Survival Period in Insurance

What is a Survival Period in Insurance and how does it impact your policy? Find out the purpose, importance, and things to consider.

What is the Survival Period in Insurance?

The survival period refers to the minimum length of time an insured person must survive after being diagnosed with a critical illness or covered condition for the insurance benefits to become payable. This clause is commonly found in critical illness insurance policies and ensures that the claim is valid only if the policyholder survives beyond the specified period, typically ranging from 14 to 30 days.

For example, if a critical illness policy specifies a 30-day survival period and the insured passes away within 20 days of diagnosis, the insurer will not pay the critical illness benefit.

Purpose of the Survival Period

  1. Claims Management: The survival period helps insurers avoid immediate payouts in cases where the insured passes away shortly after diagnosis, as such scenarios are often covered by life insurance instead.
  2. Clarifies Coverage Intent: It ensures that critical illness insurance supports treatment and recovery rather than serving as a death benefit.
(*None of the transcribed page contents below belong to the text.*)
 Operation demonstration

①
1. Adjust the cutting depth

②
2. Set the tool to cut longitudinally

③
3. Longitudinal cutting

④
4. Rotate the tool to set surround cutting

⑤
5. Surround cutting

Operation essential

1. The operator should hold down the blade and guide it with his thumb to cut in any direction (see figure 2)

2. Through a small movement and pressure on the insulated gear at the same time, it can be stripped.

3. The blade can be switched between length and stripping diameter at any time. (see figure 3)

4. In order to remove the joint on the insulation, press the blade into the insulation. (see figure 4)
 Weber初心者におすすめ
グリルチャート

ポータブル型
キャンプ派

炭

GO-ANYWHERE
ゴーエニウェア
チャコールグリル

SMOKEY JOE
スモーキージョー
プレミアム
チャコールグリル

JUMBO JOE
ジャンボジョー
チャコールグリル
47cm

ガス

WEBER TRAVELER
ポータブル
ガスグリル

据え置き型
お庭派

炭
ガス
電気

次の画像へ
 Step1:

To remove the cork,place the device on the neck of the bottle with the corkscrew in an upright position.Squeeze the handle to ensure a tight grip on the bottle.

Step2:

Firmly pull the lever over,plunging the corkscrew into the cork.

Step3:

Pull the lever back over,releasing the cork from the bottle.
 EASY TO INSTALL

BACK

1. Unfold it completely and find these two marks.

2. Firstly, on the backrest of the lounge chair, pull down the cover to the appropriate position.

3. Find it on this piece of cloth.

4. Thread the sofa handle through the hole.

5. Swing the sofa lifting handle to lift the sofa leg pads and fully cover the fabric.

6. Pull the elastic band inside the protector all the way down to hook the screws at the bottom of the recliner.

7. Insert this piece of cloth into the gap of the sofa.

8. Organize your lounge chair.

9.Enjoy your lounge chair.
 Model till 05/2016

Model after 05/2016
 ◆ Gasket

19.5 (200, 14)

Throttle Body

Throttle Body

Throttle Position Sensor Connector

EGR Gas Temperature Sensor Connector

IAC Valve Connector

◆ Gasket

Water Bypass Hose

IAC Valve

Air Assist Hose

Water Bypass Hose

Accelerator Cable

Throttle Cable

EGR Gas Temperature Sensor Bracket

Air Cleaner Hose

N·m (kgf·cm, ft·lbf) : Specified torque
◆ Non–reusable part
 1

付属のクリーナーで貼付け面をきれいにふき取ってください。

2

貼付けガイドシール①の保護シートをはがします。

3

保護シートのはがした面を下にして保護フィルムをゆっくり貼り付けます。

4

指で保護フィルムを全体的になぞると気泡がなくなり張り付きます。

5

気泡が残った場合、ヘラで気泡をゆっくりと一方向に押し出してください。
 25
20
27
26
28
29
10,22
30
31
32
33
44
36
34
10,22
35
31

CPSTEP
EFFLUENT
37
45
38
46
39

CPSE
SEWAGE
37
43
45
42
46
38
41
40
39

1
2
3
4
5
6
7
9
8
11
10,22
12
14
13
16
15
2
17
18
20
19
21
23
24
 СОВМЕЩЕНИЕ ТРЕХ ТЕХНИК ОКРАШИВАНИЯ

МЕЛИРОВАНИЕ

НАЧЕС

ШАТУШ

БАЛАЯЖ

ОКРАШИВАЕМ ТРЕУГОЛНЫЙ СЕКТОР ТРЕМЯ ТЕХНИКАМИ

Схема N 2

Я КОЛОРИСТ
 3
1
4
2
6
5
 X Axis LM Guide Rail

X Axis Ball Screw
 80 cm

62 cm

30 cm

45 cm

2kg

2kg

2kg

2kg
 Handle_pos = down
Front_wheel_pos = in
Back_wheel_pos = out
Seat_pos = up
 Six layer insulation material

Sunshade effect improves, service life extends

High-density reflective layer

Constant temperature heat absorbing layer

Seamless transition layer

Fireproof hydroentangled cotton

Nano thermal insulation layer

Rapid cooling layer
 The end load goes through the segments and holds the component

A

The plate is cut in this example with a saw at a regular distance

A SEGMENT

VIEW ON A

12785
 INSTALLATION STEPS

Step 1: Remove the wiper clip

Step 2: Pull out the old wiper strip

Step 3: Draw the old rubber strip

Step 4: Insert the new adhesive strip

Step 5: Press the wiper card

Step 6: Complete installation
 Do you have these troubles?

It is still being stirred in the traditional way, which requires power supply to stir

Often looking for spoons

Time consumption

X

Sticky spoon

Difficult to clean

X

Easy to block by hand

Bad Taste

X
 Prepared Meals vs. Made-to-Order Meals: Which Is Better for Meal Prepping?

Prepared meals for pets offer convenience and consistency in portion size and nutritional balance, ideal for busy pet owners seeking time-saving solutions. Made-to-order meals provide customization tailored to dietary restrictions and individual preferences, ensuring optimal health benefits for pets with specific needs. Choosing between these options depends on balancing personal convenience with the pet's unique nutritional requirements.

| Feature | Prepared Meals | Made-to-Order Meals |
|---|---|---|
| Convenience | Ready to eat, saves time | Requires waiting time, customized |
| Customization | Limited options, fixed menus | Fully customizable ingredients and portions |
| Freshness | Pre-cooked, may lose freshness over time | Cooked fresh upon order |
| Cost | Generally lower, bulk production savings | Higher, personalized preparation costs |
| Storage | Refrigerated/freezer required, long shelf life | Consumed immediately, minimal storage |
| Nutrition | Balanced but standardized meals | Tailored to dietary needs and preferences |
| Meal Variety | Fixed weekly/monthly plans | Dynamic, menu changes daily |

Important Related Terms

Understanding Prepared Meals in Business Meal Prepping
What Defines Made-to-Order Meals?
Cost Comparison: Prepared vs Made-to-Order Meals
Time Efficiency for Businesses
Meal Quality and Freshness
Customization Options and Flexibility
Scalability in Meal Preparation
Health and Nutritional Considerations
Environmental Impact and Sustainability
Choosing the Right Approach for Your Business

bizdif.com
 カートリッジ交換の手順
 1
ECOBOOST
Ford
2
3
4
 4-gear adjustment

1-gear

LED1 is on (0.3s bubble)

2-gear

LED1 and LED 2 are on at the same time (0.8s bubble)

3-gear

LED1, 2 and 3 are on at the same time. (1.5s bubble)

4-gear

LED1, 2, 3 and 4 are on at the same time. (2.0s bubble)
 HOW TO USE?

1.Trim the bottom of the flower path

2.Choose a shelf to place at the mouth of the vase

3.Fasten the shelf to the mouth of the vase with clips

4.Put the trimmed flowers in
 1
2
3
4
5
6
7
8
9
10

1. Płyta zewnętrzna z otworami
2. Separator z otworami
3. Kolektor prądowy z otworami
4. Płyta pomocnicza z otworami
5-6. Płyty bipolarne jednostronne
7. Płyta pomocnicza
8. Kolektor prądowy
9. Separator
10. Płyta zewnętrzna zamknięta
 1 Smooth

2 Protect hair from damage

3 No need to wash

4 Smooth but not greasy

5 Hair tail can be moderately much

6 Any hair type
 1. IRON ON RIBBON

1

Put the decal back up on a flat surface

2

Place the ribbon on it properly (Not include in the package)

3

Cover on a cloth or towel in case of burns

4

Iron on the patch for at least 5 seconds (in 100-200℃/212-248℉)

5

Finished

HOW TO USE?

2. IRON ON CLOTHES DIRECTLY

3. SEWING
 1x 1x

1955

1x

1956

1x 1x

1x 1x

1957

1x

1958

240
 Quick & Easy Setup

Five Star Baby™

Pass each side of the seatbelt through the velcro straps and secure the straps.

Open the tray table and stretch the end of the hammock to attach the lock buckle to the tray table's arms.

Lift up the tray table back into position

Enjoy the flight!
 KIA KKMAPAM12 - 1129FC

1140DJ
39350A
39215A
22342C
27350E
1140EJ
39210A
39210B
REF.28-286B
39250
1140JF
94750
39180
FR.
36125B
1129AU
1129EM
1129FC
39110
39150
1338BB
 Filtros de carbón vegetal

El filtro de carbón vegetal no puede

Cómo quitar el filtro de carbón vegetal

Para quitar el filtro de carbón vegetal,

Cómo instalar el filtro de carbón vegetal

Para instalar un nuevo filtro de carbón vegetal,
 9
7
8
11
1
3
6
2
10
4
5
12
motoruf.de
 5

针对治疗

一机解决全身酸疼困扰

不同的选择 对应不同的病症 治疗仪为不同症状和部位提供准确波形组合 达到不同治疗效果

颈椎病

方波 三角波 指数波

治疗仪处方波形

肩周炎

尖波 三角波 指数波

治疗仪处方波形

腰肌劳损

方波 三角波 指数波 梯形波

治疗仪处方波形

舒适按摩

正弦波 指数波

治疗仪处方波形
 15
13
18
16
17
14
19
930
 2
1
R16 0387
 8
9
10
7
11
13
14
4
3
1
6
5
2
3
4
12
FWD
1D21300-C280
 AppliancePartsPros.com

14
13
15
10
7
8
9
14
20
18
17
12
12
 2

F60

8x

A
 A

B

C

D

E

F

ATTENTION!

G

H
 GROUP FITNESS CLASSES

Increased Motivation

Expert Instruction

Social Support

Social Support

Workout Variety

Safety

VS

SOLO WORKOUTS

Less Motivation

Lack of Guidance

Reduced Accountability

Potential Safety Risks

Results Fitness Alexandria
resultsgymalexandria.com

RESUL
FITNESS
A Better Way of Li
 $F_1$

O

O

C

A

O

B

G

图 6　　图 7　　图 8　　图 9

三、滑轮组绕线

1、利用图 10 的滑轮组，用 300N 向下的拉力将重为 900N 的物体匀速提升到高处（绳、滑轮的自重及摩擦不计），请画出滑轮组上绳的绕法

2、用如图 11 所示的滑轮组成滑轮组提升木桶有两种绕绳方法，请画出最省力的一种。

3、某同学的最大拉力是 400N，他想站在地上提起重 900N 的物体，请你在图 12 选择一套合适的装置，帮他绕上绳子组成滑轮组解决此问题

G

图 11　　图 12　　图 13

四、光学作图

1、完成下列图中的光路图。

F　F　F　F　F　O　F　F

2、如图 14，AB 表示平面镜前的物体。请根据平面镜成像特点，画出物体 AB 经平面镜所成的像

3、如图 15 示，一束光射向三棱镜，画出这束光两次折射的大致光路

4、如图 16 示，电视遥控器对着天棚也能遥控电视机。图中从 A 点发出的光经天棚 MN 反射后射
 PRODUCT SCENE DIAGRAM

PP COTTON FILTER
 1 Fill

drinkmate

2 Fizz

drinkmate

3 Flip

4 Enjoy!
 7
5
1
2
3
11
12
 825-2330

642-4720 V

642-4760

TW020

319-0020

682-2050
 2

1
Key Features of Survival Period

  1. Applicable to Critical Illness Policies: Survival periods are primarily included in critical illness riders or standalone critical illness policies.
  2. Fixed Duration: The survival period is predefined in the policy document and typically ranges from 14 to 30 days, although it can vary by insurer.
  3. Condition-Specific: In some cases, the survival period may differ based on the specific illness covered under the policy.

Example of Survival Period in Action

Ravi holds a critical illness insurance policy with a sum assured of ₹20 lakhs and a 30-day survival period. He is diagnosed with a heart attack and survives for 35 days after the diagnosis. Since Ravi outlives the survival period, the insurer pays the claim amount of ₹20 lakhs. If Ravi had passed away within 30 days, the claim would have been denied under the critical illness policy but could have been covered under a life insurance policy if he had one.

Why is the Survival Period Important?

  1. Defines Coverage Limits: The survival period ensures that the policy covers the intended purpose—financial assistance for recovery and treatment.
  2. Prevents Overlapping Benefits: It distinguishes critical illness coverage from life insurance, which typically provides benefits upon death.

Tips for Policyholders Regarding Survival Period

  1. Understand the Terms: Review the survival period clause in your policy document to avoid surprises during claims.
  2. Complementary Coverage: Consider combining critical illness insurance with life insurance to ensure comprehensive financial protection.
  3. Choose a Suitable Policy: Compare survival periods across policies and opt for one with a shorter duration if it aligns with your needs.

Why Should You Consider the Survival Period Before Buying a Policy?

The survival period significantly impacts the utility of a critical illness policy. A shorter survival period ensures quicker access to funds during emergencies, while a longer period might lead to delays in receiving benefits. Understanding the survival period helps policyholders make informed decisions and choose policies that align with their financial and healthcare priorities.